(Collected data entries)

==============================

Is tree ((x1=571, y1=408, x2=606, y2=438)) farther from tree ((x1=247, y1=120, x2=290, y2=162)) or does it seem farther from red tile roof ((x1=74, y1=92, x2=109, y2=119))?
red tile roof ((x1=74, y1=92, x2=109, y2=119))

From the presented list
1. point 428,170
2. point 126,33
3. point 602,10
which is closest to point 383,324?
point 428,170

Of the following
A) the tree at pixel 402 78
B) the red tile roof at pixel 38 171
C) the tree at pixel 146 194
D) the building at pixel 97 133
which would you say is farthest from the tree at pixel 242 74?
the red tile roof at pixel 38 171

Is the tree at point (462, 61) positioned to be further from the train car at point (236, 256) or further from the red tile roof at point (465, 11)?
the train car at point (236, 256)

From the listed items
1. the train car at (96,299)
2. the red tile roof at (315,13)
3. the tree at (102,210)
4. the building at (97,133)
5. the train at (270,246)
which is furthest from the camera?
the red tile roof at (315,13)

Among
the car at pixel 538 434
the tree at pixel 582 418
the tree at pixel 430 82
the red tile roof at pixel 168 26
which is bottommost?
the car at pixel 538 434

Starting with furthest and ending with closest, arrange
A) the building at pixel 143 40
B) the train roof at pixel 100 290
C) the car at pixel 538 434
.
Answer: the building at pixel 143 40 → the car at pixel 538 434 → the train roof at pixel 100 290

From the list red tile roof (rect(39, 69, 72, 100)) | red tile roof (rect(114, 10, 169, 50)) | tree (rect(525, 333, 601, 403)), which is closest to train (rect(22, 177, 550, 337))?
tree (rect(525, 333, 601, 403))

==============================

> Task prompt
Rewrite the listing above, replacing every "which is" with "which one is" and leaving everything else unchanged.

> Expected output
Is tree ((x1=571, y1=408, x2=606, y2=438)) farther from tree ((x1=247, y1=120, x2=290, y2=162)) or does it seem farther from red tile roof ((x1=74, y1=92, x2=109, y2=119))?
red tile roof ((x1=74, y1=92, x2=109, y2=119))

From the presented list
1. point 428,170
2. point 126,33
3. point 602,10
which one is closest to point 383,324?
point 428,170

Of the following
A) the tree at pixel 402 78
B) the red tile roof at pixel 38 171
C) the tree at pixel 146 194
D) the building at pixel 97 133
which would you say is farthest from the tree at pixel 242 74?
the red tile roof at pixel 38 171

Is the tree at point (462, 61) positioned to be further from the train car at point (236, 256) or further from the red tile roof at point (465, 11)?
the train car at point (236, 256)

From the listed items
1. the train car at (96,299)
2. the red tile roof at (315,13)
3. the tree at (102,210)
4. the building at (97,133)
5. the train at (270,246)
which one is furthest from the camera?
the red tile roof at (315,13)

Among
the car at pixel 538 434
the tree at pixel 582 418
the tree at pixel 430 82
the red tile roof at pixel 168 26
which one is bottommost?
the car at pixel 538 434

Starting with furthest and ending with closest, arrange
A) the building at pixel 143 40
B) the train roof at pixel 100 290
C) the car at pixel 538 434
.
Answer: the building at pixel 143 40 → the car at pixel 538 434 → the train roof at pixel 100 290

From the list red tile roof (rect(39, 69, 72, 100)) | red tile roof (rect(114, 10, 169, 50)) | tree (rect(525, 333, 601, 403)), which one is closest to train (rect(22, 177, 550, 337))?
tree (rect(525, 333, 601, 403))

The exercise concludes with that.